Saturday, June 23, 2012

INTERCHANGEABLE

Miscarriage and stillbirth are not interchangeable terms.

Nothing irritates me more than when I hear someone describe a full term stillbirth as a "miscarriage".

Especially when a woman says it.

While one is not necessarily more pleasant than the other, to those who are not part of this life it seems that calling a loss a miscarriage is their way of glossing over the horror that is a stillbirth.

It is horrible. Probably the most horrific thing one could ever experience. Imagine having a dead person inside of you. Imagine having to endure hours of physical pain to deliver a child you know is already dead. It is unimaginable to most people.

I was "lucky" enough to be spared many of the horrors of stillbirth (I was unconscious when my dead child was delivered) but I still bear the scars from my experience.

Maybe that is why even now, more than four years after my daughter died and was born, I still feel my pulse raise when I read something that insults those of us who have suffered a stillbirth.

There has been a shit-storm here in Michigan because two female legislators dared say the word "vagina" on the House floor. The whole thing is ridiculous, and actually embarrassing to our state. While I was reading a column about this issue I was surprised disappointed to read this: (I underlined the offending passage)

"The bill that passed the House last week would shut down most abortion providers in the state. But the GOP leadership tabled other legislation that outlawed abortion past 20 weeks, which could mean mothers who miscarry would have to deliver a stillborn baby..."

Would you believe a woman wrote this?

I wrote the author a scathing note, which she has yet to rely to. Part of my note said:


"For the record, a miscarriage is defined as a spontaneous loss of a fetus before the 20th week of pregnancy. A pregnancy loss after the 20th week is called a preterm delivery. Miscarried and stillborn are not interchangeable terms.

A woman who miscarries has options for delivery, even under the proposed legislation, because a miscarriage happens before the 20th week. A women who experiences neonatal death after the 20th week of pregnancy will always have to deliver her child."

and I ended it with:


"You are a woman (and a mother), you should know all of this.

I don't agree with this legislation, but not presenting the facts correctly does nothing to help our cause."


Maybe I was overreacting, but I don't think so. Thousands of people read this column, and they are reading this and are lead to think that miscarriage and stillborn are the same thing, when in fact they are very different.

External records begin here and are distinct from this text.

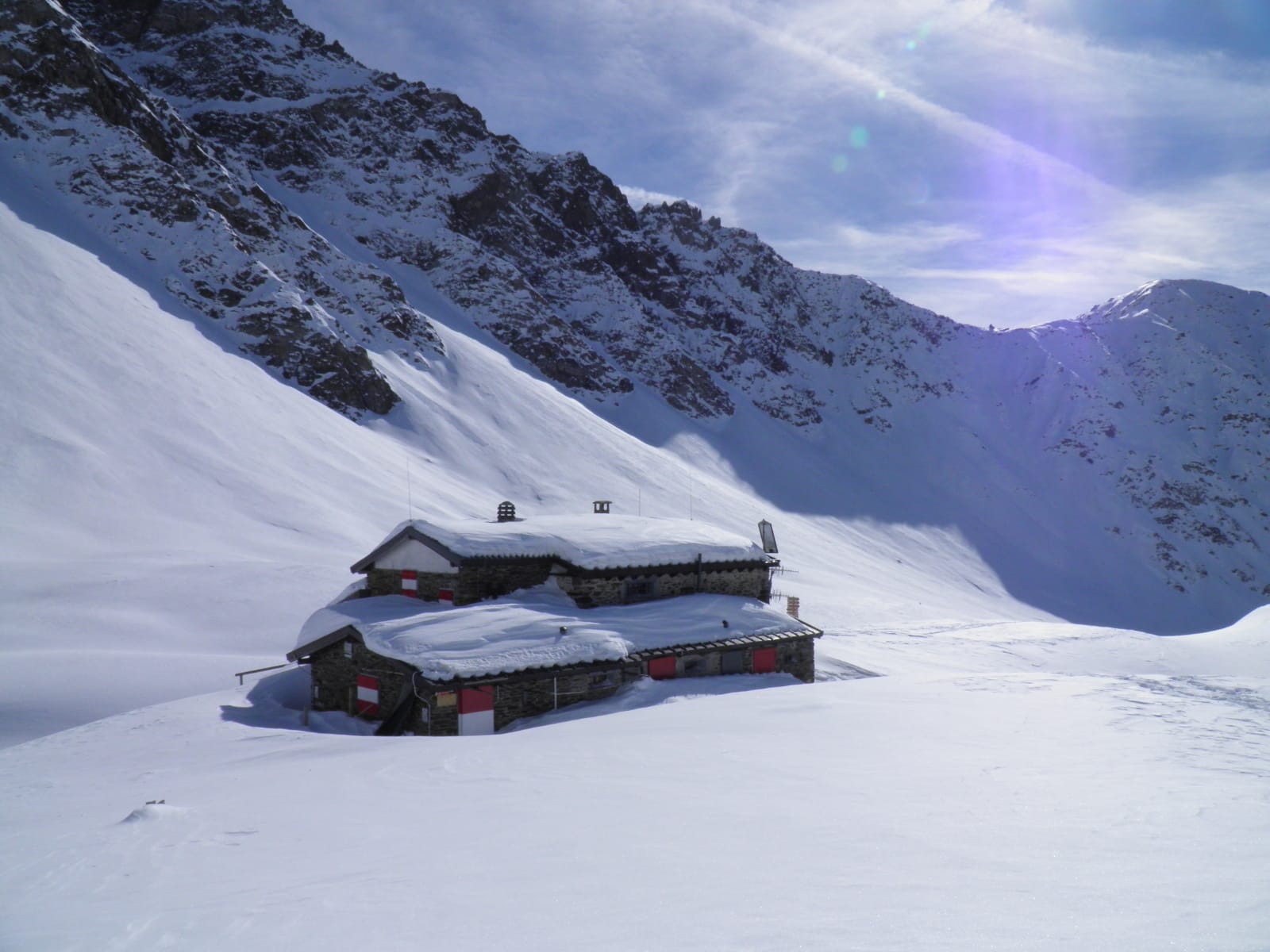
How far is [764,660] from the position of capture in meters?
21.0

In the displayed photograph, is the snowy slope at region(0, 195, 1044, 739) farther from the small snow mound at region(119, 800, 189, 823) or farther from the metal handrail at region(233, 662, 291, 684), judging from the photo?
the small snow mound at region(119, 800, 189, 823)

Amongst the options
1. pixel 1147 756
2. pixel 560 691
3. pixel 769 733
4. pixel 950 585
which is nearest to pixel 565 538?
pixel 560 691

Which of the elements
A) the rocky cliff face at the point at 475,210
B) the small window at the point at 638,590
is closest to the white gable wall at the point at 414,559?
the small window at the point at 638,590

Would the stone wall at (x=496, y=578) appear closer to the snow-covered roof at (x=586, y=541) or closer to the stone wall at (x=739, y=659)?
the snow-covered roof at (x=586, y=541)

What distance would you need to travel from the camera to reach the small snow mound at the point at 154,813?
25.2ft

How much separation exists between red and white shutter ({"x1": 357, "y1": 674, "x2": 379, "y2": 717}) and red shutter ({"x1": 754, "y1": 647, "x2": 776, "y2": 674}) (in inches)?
397

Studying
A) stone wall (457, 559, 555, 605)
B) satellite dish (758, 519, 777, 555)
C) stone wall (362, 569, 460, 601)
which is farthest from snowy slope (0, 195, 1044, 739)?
satellite dish (758, 519, 777, 555)

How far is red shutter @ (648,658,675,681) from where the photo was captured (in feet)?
61.5

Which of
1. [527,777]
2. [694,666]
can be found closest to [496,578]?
[694,666]

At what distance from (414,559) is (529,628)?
5293 mm

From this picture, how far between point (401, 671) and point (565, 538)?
21.2 ft

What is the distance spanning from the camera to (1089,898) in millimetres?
4977

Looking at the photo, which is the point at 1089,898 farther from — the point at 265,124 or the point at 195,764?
the point at 265,124

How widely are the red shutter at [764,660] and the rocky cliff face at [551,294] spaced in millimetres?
45285
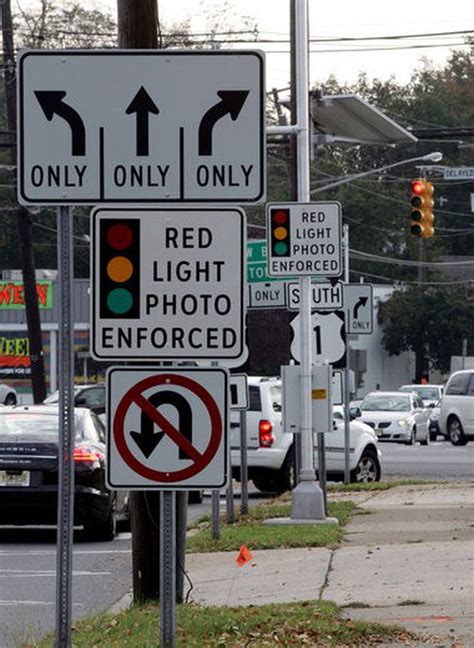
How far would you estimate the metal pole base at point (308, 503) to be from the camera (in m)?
18.2

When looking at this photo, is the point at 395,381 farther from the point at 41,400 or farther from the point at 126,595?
the point at 126,595

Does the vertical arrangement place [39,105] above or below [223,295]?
above

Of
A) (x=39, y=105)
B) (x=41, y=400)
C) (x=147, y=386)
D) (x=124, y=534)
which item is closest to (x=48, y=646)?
(x=147, y=386)

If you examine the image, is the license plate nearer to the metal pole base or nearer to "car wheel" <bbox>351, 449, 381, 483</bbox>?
the metal pole base

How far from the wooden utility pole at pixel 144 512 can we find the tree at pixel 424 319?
62.2 meters

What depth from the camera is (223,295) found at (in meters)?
7.74

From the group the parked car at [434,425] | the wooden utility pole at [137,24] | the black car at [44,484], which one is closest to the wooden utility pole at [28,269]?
the parked car at [434,425]

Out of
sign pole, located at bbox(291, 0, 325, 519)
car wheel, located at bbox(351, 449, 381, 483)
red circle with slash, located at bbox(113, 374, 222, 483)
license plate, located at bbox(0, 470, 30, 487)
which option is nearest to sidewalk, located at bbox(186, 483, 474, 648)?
sign pole, located at bbox(291, 0, 325, 519)

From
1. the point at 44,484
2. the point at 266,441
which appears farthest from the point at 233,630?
the point at 266,441

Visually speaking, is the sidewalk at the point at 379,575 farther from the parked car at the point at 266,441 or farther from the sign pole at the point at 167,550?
the parked car at the point at 266,441

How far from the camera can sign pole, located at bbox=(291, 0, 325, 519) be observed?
18.3 meters

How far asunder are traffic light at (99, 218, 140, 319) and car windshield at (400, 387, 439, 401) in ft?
156

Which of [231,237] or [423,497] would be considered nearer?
[231,237]

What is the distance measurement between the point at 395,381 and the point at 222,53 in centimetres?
7068
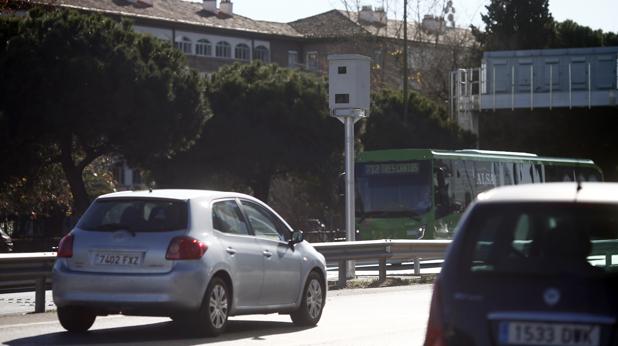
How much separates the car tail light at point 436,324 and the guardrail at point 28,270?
1058 centimetres

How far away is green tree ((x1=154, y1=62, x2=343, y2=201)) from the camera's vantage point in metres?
58.2

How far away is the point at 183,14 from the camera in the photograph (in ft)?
297

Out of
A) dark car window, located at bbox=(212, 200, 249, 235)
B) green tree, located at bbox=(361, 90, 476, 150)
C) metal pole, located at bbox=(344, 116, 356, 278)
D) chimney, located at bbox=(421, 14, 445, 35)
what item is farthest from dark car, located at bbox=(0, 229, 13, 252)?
chimney, located at bbox=(421, 14, 445, 35)

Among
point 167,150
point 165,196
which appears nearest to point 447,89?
point 167,150

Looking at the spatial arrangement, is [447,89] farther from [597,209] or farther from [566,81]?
[597,209]

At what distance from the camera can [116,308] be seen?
13195mm

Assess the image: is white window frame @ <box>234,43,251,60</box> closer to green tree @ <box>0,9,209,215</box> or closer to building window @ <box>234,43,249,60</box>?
building window @ <box>234,43,249,60</box>

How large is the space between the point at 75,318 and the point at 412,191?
24413 mm

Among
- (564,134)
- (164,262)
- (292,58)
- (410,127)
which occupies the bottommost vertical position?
(164,262)

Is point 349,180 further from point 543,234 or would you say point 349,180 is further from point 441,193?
point 543,234

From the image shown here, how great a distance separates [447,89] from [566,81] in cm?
2174

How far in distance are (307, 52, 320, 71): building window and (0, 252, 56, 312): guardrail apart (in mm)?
81666

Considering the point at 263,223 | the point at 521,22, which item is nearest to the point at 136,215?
the point at 263,223

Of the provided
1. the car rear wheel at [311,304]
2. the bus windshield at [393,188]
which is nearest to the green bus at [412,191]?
the bus windshield at [393,188]
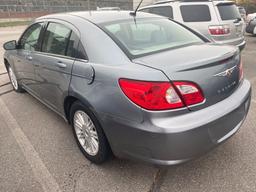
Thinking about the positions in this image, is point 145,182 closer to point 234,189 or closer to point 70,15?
point 234,189

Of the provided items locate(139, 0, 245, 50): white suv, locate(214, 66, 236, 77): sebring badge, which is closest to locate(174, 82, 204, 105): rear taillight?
locate(214, 66, 236, 77): sebring badge

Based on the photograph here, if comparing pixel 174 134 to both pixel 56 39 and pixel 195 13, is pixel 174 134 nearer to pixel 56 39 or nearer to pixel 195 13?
pixel 56 39

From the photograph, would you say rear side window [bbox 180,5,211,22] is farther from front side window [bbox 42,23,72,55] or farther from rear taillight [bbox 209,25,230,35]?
front side window [bbox 42,23,72,55]

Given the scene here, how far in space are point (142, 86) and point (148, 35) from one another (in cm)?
101

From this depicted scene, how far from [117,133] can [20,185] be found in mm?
1114

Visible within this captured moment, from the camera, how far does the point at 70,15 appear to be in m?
3.20

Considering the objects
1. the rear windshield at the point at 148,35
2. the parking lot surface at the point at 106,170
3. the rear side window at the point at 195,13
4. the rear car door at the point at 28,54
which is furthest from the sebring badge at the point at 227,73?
the rear side window at the point at 195,13

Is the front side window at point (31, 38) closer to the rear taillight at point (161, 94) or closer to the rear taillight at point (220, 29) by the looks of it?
the rear taillight at point (161, 94)

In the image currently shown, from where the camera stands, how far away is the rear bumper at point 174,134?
80.7 inches

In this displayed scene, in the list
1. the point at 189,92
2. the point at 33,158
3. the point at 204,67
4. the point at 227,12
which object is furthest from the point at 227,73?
the point at 227,12

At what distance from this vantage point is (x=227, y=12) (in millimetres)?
6336

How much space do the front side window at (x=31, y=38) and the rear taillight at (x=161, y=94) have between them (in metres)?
2.20

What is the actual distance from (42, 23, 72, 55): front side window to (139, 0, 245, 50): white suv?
3.60 meters

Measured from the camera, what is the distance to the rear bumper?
6.72ft
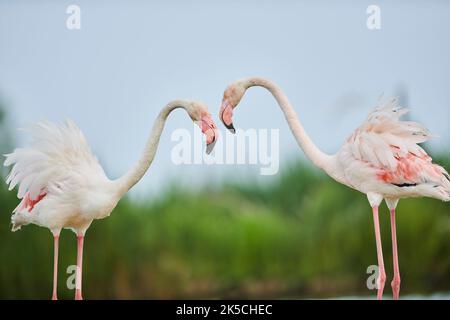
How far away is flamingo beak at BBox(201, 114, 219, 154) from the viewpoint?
14.8 ft

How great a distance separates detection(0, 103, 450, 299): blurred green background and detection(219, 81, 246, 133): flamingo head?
159 cm

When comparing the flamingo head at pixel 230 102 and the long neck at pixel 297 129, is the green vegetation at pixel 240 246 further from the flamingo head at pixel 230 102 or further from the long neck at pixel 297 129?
the flamingo head at pixel 230 102

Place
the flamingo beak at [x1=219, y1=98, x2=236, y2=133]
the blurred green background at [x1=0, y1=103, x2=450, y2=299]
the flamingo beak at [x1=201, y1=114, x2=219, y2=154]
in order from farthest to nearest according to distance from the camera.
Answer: the blurred green background at [x1=0, y1=103, x2=450, y2=299]
the flamingo beak at [x1=219, y1=98, x2=236, y2=133]
the flamingo beak at [x1=201, y1=114, x2=219, y2=154]

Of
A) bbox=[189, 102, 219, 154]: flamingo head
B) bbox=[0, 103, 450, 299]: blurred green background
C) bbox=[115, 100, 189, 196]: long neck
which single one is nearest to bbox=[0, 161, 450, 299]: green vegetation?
bbox=[0, 103, 450, 299]: blurred green background

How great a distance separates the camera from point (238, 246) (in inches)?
248

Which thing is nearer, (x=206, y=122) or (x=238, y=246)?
(x=206, y=122)

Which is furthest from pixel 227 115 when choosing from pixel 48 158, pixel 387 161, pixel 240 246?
pixel 240 246

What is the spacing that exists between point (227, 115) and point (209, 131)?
28 centimetres

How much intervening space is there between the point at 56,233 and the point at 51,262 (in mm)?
1338

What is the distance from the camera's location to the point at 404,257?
6.07 meters

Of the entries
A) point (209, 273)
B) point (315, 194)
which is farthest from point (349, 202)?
point (209, 273)

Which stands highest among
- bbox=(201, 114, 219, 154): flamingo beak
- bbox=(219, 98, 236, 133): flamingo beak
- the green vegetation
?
bbox=(219, 98, 236, 133): flamingo beak

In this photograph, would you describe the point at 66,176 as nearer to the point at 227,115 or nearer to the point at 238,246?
the point at 227,115

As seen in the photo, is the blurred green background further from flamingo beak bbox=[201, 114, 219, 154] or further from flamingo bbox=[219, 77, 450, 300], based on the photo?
flamingo beak bbox=[201, 114, 219, 154]
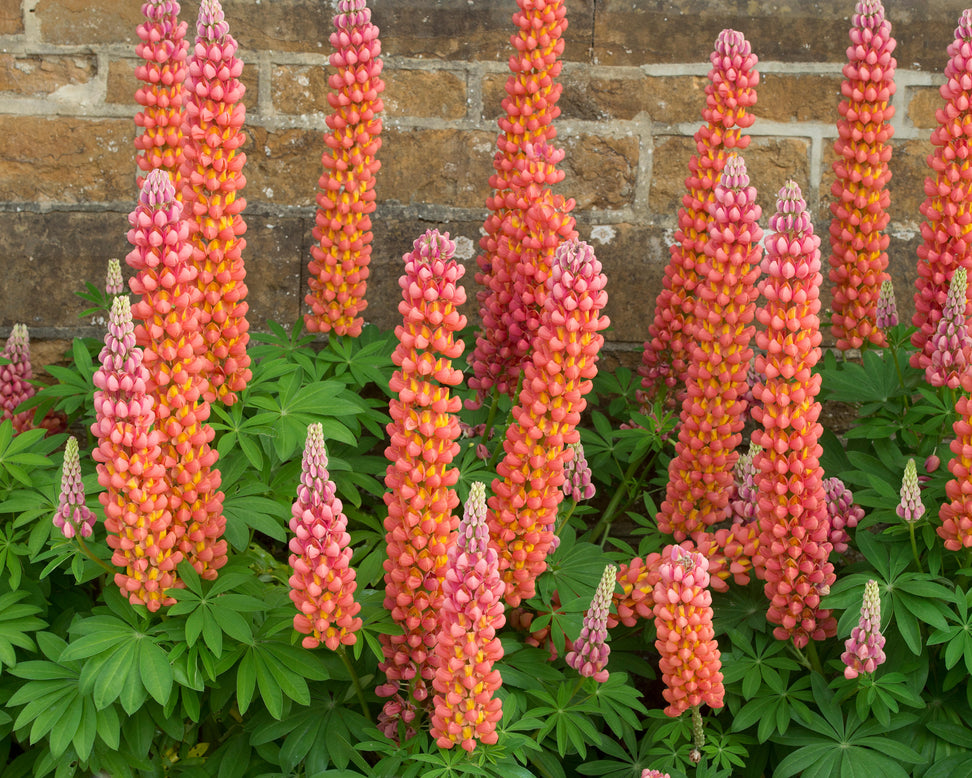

They are both horrible. But different.


5 comments:

Jayme said...

That is one of my biggest pet peeves too!

Kara said...

I always hate that line! How do they think that dead baby is coming out anyway? Whether there's a law or not, birth is the only option and it's not an abortion when the baby has already passed! Ugh I won't even get started!

Anonymous said...

My daughter was born still.
She was born, and she was still, completely still.
On the other hand, she was completely still, but she was born.
We got to see her, and hold her, and bond with her as best we could. We are extremely grateful for that opportunity, particularly since we had 24 weeks to look forward to meeting her and anticipate her arrival before she was born.
There is definitely a difference between a stillbirth and a miscarriage.

Stephanie said...

You know all this terminology is BS anyway. If you want to be technical about it, I had a miscarriage at 7wks but my baby still left my body dead. I am in NO WAY comparing the pain of labor to the pain of miscarriage. Just saying whether it's 10wks, 20wks, 30wks, etc, the baby died and needs to be birthed. I personally think the 20wk cutoff is bull. A 18wk baby still needs to be delivered and is of significant size. UGH these Drs try to put babyloss into cute little packages so it makes it easier for them to fill out the paperwork. The fact still remains, my baby died inside of me and must be delivered one way or another.

Rebecca said...

The terminology bothers me as well. My son died when he was 7 weeks old. When I was pregnant with my subsequent child I had to go to the ER one night and the nurse kept referring to my "prior miscarriage." She just assumed that since I said he was deceased that I must have had a pregnancy loss. It was important for me to correct her. I don't know why I felt that way, but I did. I've had a miscarriage and I've lost a son to SIDS. Both were very different kinds of losses. I think grouping all of the different losses together can be dangerous because they're really not interchangeable.